2025 CFMoto 450CL-C
A great 450 engine stuffed into a cruiser that never quite earns it.
The Good
- CFMoto's 450 parallel twin remains one of the best small engines on sale
- Ultra-low 27-inch seat height is a gift to shorter riders
- Fake-analog TFT dash is the slickest cockpit in this price class
The Bad
- Seat is hard enough to ache inside an hour
- Soft-when-parked, harsh-when-ridden suspension is a mystery
- Zero wind protection and upright ergos make highway miles tedious
The engine deserves a better bike
CFMoto's 449cc parallel twin is the best small engine on the market today. I've ridden it in the 450SS, the 450NK, the Ibex 450, and now the CL-C, and every time that little twin steps up like a veteran session musician. It's punchy. It's smooth. It's one of those engines that makes the bike it's stuffed into feel more expensive than it actually is.
Which is the problem. Because the 2025 CFMoto 450CL-C is a motorcycle that depends, heavily, on that engine to paper over the parts of the bike that came in under budget.
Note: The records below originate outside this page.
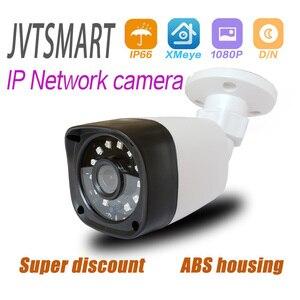 Image 1 - H.265 IP Kamera 1080 P 2,8mm 3,6mm ONVIF P2P 48 v poe ip camara netzwerk ipcam XMEye Überwachung xm CCTV Sicherheit außen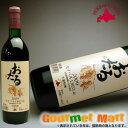 【北海道ワイン】 おたるセイベル13053 720ml (赤・辛口)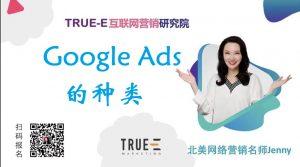 Google Ads的种类 | 北美互联网营销培训 | open course part 4-digital marketing training | 跟Jenny老师学北美互联网营销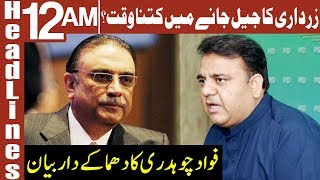 Asif Zardari is in danger   Headlines 12 AM   14 January 2019   AbbTak News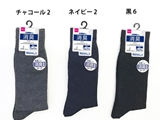 Natural deodorizer socks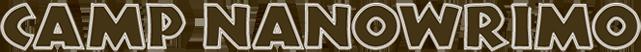 camp-nano-logo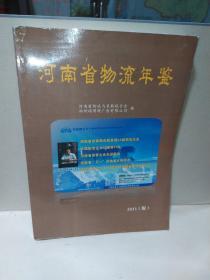 河南省物流年鉴2011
Here's the thesis. When a bike's best feature is the engine, and the rest of the ride is a compromise, that's a cruiser you want to love and can't quite.
Performance highlights
The twin makes a claimed 40 hp and 30 lb-ft in this tune. That's not a lot on paper. On the street, at city speeds, it's exactly enough. Lane changes happen with confidence. A light that turns green ahead of you can be caught. The engine genuinely fizzes below 5,000 rpm, which is where 90% of cruiser riding happens. Throttle response is crisp for the class, and that punch is the single best thing about the whole motorcycle.
Braking is where the money clearly ran out. The lever pulls soft and long. You squeeze hard to get any real deceleration, and even then the bite arrives dull and late. There's feel missing, not stopping power, exactly, feel, and on a bike that wants to be flicked around town, you notice that shortfall every time a car pulls out in front of you. ABS is there. That's the good news.
Acceleration follows the engine's own personality: strong off the line, content at city speeds, then out of breath once the highway asks you to actually push. Sixth gear at 80 mph works. But any real overtake demands you drop to fifth, then fourth, and by then you've already decided not to bother. The parallel twin is a city engine. Don't ask it to tour.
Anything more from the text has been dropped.